Das Laufspiel dürfte bei den Seahawks erneut eine wichtige Rolle einnehmen, um Quarterback Sam Darnold das Leben zu vereinfachen. Zach Charbonnet dürfte nach seinem Kreuzbandriss die ersten Spiele noch verpassen, in dieser Zeit ist Price eine wertvolle Fantasy-Option. Er dürfte der klare Nummer-1-Back sein und viele Punkte sammeln. Charbonnets Rückkehr wird seinen Wert aber wohl sinken lassen.
KC Concepcion (Wide Receiver, Cleveland Browns)
Bei den Cleveland Browns herrscht nach Jahren des Dahinsiechens endlich mal wieder so etwas wie verhaltene Vorfreude auf eine Saison. Der Grund dafür liegt in einem richtig guten Draft, der auf der Receiver-Position gleich zwei potenzielle Impact-Spieler hervorbrachte. Einer davon ist KC Concepcion, den die Browns an 24. Position auswählten.
Concepcion dürfte vor allem im Slot eine Waffe sein und eine Rolle bekleiden, die Head Coach Todd Monken zuletzt bei den Baltimore Ravens für Zay Flowers vorgesehen hatte. Vor allem nach dem Catch bringt der 21-Jährige herausragende Qualitäten mit. Sein Speed und seine Physis sind exzellent. Der Haken: Die Browns gehen mit dicken Fragezeichen auf Quarterback in die neue Saison.
Denzel Boston (Wide Receiver, Cleveland Browns)
Der zweite potenzielle Star-Receiver, den sich die Browns im Draft geangelt haben, ist Denzel Boston. Der Zweitrundenpick hinterließ im Training bislang sogar den etwas stärkeren Eindruck als Concepcion und dürfte sofort als Outside Receiver gegenüber von Jerry Jeudy gesetzt sein. Boston ist groß und eine Waffe bei Contested Catches. Das dürfte den Browns extrem helfen.
Für Fantasy ist Boston gerade in den mittleren bis späten Runden eine spannende Option. Der 22-Jährige, der vier Jahre für die University of Washington am College aktiv war, ist aber wie Concepcion abhängig von den Leistungen der Quarterbacks. Weder Deshaun Watson noch Shedeur Sanders gehören zu den Topspielern auf ihrer Position, was bei Fantasy immer berücksichtigt werden muss.
Denzel Boston hinterließ bei den Browns bislang Eindruck.
Bild: Icon Sportswire
Ja'Kobi Lane (Wide Receiver, Baltimore Ravens)

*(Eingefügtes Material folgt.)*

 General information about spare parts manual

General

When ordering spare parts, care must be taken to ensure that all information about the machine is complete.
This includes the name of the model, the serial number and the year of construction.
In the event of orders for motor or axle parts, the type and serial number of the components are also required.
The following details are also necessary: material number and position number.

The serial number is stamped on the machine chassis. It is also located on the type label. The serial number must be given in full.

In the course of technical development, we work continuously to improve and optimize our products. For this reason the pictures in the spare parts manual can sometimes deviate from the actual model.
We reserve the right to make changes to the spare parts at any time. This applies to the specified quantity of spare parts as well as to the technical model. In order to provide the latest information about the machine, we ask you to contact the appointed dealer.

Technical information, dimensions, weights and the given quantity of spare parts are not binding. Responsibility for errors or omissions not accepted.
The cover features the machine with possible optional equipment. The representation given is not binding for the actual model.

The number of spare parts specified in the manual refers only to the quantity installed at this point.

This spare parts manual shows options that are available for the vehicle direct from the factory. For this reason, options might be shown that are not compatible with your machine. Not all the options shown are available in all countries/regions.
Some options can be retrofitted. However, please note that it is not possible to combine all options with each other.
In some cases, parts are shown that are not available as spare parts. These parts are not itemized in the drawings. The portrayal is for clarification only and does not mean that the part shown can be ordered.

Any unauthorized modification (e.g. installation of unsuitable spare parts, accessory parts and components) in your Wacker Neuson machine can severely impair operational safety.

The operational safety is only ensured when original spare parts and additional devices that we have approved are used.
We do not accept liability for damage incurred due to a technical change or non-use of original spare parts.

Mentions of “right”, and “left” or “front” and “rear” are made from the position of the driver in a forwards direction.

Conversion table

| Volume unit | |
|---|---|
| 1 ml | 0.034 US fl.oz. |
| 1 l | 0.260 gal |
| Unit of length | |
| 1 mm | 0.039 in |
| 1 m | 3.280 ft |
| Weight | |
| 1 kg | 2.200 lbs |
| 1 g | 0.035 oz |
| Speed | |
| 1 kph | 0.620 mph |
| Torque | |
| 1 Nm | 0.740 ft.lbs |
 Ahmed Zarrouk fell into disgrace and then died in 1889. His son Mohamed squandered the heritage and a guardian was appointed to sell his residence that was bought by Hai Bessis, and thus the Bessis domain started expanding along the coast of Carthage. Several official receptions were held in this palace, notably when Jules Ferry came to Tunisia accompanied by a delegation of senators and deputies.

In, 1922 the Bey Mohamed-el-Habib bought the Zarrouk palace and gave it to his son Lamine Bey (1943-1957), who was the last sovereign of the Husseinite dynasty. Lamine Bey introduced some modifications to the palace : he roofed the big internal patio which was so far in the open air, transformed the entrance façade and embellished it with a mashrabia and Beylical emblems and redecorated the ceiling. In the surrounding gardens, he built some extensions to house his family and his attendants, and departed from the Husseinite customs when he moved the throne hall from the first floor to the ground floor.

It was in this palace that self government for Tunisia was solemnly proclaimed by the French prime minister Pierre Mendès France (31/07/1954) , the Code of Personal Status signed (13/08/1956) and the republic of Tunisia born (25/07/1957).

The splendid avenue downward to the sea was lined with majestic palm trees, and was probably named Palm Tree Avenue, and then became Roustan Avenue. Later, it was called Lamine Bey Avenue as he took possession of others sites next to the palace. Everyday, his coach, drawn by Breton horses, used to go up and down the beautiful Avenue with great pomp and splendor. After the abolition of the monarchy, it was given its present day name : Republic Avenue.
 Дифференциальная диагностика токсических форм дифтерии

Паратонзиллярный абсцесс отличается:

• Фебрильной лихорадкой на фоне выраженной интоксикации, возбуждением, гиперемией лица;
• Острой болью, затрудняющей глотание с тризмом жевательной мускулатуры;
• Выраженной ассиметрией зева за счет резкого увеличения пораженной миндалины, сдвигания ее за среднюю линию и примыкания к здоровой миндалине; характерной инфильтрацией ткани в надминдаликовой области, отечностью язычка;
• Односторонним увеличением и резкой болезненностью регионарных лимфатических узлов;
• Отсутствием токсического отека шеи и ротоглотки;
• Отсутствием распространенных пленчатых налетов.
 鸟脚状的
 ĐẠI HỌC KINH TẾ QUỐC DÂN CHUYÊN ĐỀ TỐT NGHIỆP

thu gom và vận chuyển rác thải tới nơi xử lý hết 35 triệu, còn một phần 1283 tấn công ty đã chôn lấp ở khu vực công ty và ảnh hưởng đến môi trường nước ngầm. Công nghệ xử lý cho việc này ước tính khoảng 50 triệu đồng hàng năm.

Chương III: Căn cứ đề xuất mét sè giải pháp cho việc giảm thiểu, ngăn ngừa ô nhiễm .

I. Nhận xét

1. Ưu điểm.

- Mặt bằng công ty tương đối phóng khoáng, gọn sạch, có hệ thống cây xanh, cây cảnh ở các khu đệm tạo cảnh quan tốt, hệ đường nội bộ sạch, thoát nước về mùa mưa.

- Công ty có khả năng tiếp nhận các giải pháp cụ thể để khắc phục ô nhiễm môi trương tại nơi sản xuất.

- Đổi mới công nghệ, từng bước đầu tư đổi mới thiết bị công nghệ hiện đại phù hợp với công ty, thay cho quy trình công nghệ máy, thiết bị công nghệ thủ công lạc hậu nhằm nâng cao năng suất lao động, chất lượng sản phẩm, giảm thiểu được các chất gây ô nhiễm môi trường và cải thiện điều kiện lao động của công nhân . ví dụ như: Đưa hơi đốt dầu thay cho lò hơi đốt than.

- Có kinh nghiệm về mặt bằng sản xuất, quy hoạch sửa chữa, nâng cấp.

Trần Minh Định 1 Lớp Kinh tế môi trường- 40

Auch in der 3. Runde eines Drafts finden sich immer wieder Spieler, die sofort Einfluss auf die Offense haben können und damit auch für Fantasy Relevanz mitbringen. Spielen diese dann auch noch in einem Team, das generell eine starke Offensive vorweisen kann, ist das für das virtuelle Footballspiel noch einmal zusätzlich bedeutsam. Einer dieser Spieler könnte Ja'Kobi Lane werden.
Der Rookie-Receiver der Baltimore Ravens hinterließ in den Anfangstagen des Training Camps bereits mächtig Eindruck und gibt mit seiner Größe und seiner Athletik Quarterback Lamar Jackson auch die Möglichkeit, tiefe und lange Bälle zu werfen. Lane bringt ein Profil mit, das weder Zay Flowers noch Rashod Bateman vorzeigen können, und könnte deshalb eine Überraschung in der Ravens-Offense werden.
Antonio Williams (Wide Receiver, Washington Commanders)
Nach einer verkorksten Vorsaison wollen die Washington Commanders 2026 wieder angreifen. In der Offense hat sich personell allerdings nur wenig getan, ein spannender Neuzugang könnte aber Drittrunden-Receiver Antonio Williams werden. Der 22-Jährige, der vier Jahre für die Clemson Tigers spielte, kommt in eine Situation, die jeder Fantasy-Manager genau beobachten sollte.
Denn den Commanders fehlt hinter Terry McLaurin eine starke Nummer zwei - eine Rolle, die Williams sofort ausfüllen könnte. Luke McCaffrey, Treylon Burks und Van Jefferson sind keine unüberwindbaren Hürden für Spielzeit und Targets. Als primärer Slot-Receiver könnte er für Quarterback Jayden Daniels sofort eine Entlastung darstellen und zu einer bevorzugten Anspielstation werden.